_What is being asked_:
Rewrite the rows below as a JSON list of strings with one string per line, leaving out the blank lines.

_Entries shown_:
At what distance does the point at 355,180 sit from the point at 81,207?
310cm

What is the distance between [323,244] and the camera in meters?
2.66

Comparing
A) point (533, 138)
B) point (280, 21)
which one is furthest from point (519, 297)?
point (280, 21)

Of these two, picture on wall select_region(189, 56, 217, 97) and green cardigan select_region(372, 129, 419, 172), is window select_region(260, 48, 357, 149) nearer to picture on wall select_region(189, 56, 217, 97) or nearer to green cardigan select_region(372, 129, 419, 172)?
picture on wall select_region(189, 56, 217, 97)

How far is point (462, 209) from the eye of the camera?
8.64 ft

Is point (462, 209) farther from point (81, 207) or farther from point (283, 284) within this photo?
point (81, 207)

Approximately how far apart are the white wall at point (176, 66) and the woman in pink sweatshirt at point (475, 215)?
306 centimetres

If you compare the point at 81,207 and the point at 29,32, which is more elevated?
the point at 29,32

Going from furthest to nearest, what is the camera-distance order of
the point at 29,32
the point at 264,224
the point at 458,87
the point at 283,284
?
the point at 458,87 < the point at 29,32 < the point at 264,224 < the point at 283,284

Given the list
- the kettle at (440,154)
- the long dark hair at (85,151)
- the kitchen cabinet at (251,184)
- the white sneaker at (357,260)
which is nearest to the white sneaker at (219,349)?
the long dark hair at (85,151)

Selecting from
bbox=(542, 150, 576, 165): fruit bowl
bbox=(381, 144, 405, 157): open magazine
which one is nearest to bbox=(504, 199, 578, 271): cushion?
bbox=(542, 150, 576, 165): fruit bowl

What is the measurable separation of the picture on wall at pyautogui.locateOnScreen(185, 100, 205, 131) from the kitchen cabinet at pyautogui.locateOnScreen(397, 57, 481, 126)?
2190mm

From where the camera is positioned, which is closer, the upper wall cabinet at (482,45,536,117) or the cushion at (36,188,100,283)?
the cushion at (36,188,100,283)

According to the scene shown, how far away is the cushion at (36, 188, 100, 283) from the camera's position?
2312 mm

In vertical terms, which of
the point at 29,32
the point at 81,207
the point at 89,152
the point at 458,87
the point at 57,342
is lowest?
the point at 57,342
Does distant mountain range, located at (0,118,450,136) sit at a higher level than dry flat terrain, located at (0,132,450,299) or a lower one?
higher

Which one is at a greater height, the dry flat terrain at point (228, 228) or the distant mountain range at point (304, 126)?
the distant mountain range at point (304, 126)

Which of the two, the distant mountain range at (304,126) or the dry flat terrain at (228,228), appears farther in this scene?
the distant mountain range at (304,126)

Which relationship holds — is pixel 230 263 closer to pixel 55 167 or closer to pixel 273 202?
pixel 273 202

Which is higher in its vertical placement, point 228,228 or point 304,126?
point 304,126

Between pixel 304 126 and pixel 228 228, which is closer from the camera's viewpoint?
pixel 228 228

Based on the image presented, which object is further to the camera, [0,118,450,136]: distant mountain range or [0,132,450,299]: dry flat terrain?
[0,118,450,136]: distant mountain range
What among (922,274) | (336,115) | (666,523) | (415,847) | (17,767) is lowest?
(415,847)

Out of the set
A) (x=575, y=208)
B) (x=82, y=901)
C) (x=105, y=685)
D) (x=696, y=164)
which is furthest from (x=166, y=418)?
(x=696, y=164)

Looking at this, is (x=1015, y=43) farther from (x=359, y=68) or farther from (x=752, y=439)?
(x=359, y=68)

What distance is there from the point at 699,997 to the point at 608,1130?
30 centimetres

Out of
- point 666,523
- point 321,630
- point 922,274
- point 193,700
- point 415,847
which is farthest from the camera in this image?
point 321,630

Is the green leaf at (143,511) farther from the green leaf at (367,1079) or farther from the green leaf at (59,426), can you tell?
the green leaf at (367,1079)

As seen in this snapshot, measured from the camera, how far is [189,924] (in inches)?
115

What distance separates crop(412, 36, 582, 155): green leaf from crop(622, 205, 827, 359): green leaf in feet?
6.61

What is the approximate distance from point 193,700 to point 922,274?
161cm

_Task solution_:
[
  "At what distance does the point at 355,180 sit from the point at 81,207?",
  "310cm",
  "What is the distance between [323,244] and the camera in meters?",
  "2.66",
  "Comparing",
  "A) point (533, 138)",
  "B) point (280, 21)",
  "which one is furthest from point (519, 297)?",
  "point (280, 21)",
  "Of these two, picture on wall select_region(189, 56, 217, 97) and green cardigan select_region(372, 129, 419, 172), is window select_region(260, 48, 357, 149) nearer to picture on wall select_region(189, 56, 217, 97) or nearer to green cardigan select_region(372, 129, 419, 172)?",
  "picture on wall select_region(189, 56, 217, 97)",
  "How far is point (462, 209) from the eye of the camera?",
  "8.64 ft",
  "Is point (462, 209) farther from point (81, 207) or farther from point (283, 284) within this photo?",
  "point (81, 207)",
  "Approximately how far apart are the white wall at point (176, 66) and the woman in pink sweatshirt at point (475, 215)?",
  "306 centimetres",
  "If you compare the point at 81,207 and the point at 29,32, which is more elevated?",
  "the point at 29,32",
  "Going from furthest to nearest, what is the camera-distance order of",
  "the point at 29,32",
  "the point at 264,224",
  "the point at 458,87",
  "the point at 283,284",
  "?",
  "the point at 458,87 < the point at 29,32 < the point at 264,224 < the point at 283,284",
  "Given the list",
  "- the kettle at (440,154)",
  "- the long dark hair at (85,151)",
  "- the kitchen cabinet at (251,184)",
  "- the white sneaker at (357,260)",
  "which is nearest to the white sneaker at (219,349)?",
  "the long dark hair at (85,151)",
  "Selecting from",
  "bbox=(542, 150, 576, 165): fruit bowl",
  "bbox=(381, 144, 405, 157): open magazine",
  "which one is nearest to bbox=(504, 199, 578, 271): cushion?",
  "bbox=(542, 150, 576, 165): fruit bowl",
  "What is the measurable separation of the picture on wall at pyautogui.locateOnScreen(185, 100, 205, 131) from the kitchen cabinet at pyautogui.locateOnScreen(397, 57, 481, 126)?",
  "2190mm",
  "From where the camera is positioned, which is closer, the upper wall cabinet at (482,45,536,117) or the cushion at (36,188,100,283)?",
  "the cushion at (36,188,100,283)",
  "According to the scene shown, how far away is the cushion at (36, 188, 100, 283) from the camera's position?",
  "2312 mm",
  "In vertical terms, which of",
  "the point at 29,32",
  "the point at 81,207",
  "the point at 89,152",
  "the point at 458,87",
  "the point at 57,342",
  "is lowest?",
  "the point at 57,342",
  "Does distant mountain range, located at (0,118,450,136) sit at a higher level than dry flat terrain, located at (0,132,450,299) or a lower one?",
  "higher",
  "Which one is at a greater height, the dry flat terrain at point (228, 228) or the distant mountain range at point (304, 126)?",
  "the distant mountain range at point (304, 126)",
  "Which of the two, the distant mountain range at (304,126) or the dry flat terrain at (228,228), appears farther in this scene?",
  "the distant mountain range at (304,126)",
  "Which relationship holds — is pixel 230 263 closer to pixel 55 167 or closer to pixel 273 202?",
  "pixel 273 202",
  "Which is higher in its vertical placement, point 228,228 or point 304,126?",
  "point 304,126",
  "Between pixel 304 126 and pixel 228 228, which is closer from the camera's viewpoint?",
  "pixel 228 228",
  "Based on the image presented, which object is further to the camera, [0,118,450,136]: distant mountain range or [0,132,450,299]: dry flat terrain?",
  "[0,118,450,136]: distant mountain range",
  "What among (922,274) | (336,115) | (666,523) | (415,847) | (17,767) is lowest?",
  "(415,847)",
  "Out of the set",
  "A) (x=575, y=208)",
  "B) (x=82, y=901)",
  "C) (x=105, y=685)",
  "D) (x=696, y=164)",
  "which is furthest from (x=166, y=418)?",
  "(x=696, y=164)",
  "Looking at this, is (x=1015, y=43) farther from (x=359, y=68) or farther from (x=752, y=439)?",
  "(x=359, y=68)",
  "What distance is there from the point at 699,997 to the point at 608,1130?",
  "30 centimetres",
  "Out of",
  "- point 666,523",
  "- point 321,630",
  "- point 922,274",
  "- point 193,700",
  "- point 415,847",
  "which is farthest from the camera in this image?",
  "point 321,630",
  "Is the green leaf at (143,511) farther from the green leaf at (367,1079) or farther from the green leaf at (59,426), can you tell?",
  "the green leaf at (367,1079)",
  "As seen in this snapshot, measured from the camera, how far is [189,924] (in inches)?",
  "115",
  "What distance separates crop(412, 36, 582, 155): green leaf from crop(622, 205, 827, 359): green leaf in feet?",
  "6.61",
  "What is the approximate distance from point 193,700 to point 922,274?",
  "161cm"
]